BusinessOil Prices Edge Down Amid Dollar Strength and Interest Rate Concerns

Oil prices saw a slight decline on Monday due to renewed concerns over prolonged higher interest rates, which strengthened the dollar, balancing the support from ongoing geopolitical tensions and OPEC+ supply cuts. Brent crude futures decreased by 3 cents, settling at $85.21 per barrel by 0632 GMT, following a 0.6% drop on Friday. Meanwhile, U.S. West Texas Intermediate (WTI) crude futures fell by 2 cents to $80.71 per barrel.

Tony Sycamore, a Sydney-based market analyst at IG, noted that the U.S. dollar strengthened following better-than-expected U.S. PMI data and political concerns ahead of the French election. A stronger dollar makes dollar-denominated commodities less attractive to holders of other currencies, affecting oil prices.

The dollar index, which measures the greenback against six major currencies, rose on Friday and continued to climb slightly on Monday after U.S. business activity hit a 26-month high in June, according to the purchasing managers index data.

Despite Monday’s dip, both benchmark crude contracts saw approximately a 3% increase last week, driven by signs of stronger demand for oil products in the U.S., the world’s largest oil consumer, and OPEC+ production cuts. U.S. crude inventories declined while gasoline demand increased for the seventh consecutive week, with jet fuel consumption returning to 2019 levels, according to ANZ analysts.

ING analysts, led by Warren Patterson, reported that speculators are increasingly optimistic about oil prospects as summer approaches, with net-long positions in ICE Brent rising. The analysts noted that they expect the oil market to tighten in the third quarter due to a deficit.

Geopolitical risks are also supporting oil prices, with the Gaza crisis and increased Ukrainian drone attacks on Russian refineries adding to market uncertainty. In Ecuador, Petroecuador, the state oil company, declared force majeure over Napo heavy crude deliveries for export following the shutdown of a key pipeline and oil wells due to heavy rains.

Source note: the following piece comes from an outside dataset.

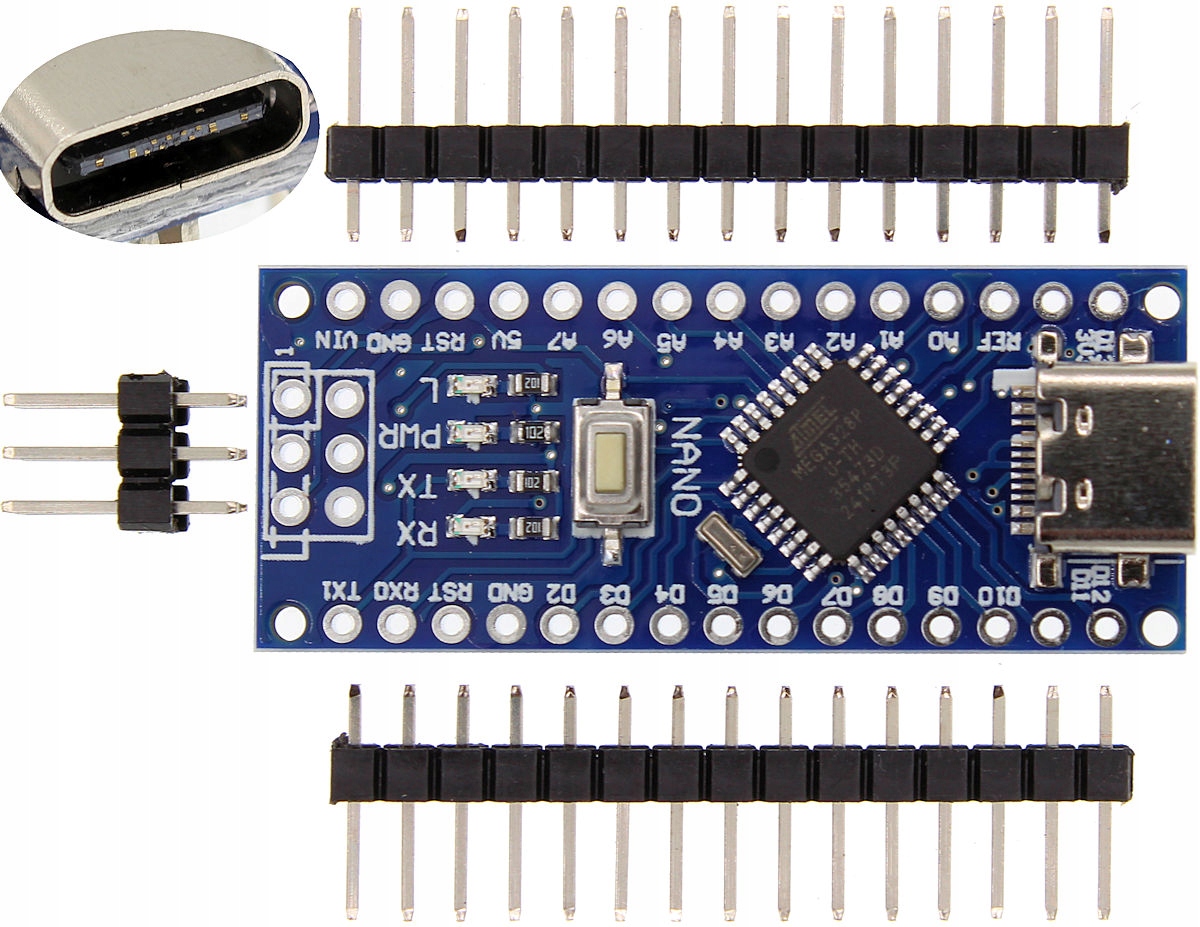 Nano 3.0 ATMEGA328 CH340 Kompatybilny z Arduino Usb-c Niezlutowany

In the U.S., the number of operating oil rigs dropped by three to 485 last week, the lowest count since January 2022, according to a report from Baker Hughes. This reduction in operational rigs further highlights the tight supply dynamics influencing the oil market.

Overall, while higher interest rates and a stronger dollar are putting downward pressure on oil prices, supply constraints and geopolitical tensions continue to provide underlying support. The balance between these factors will be crucial in determining oil price trends in the coming weeks.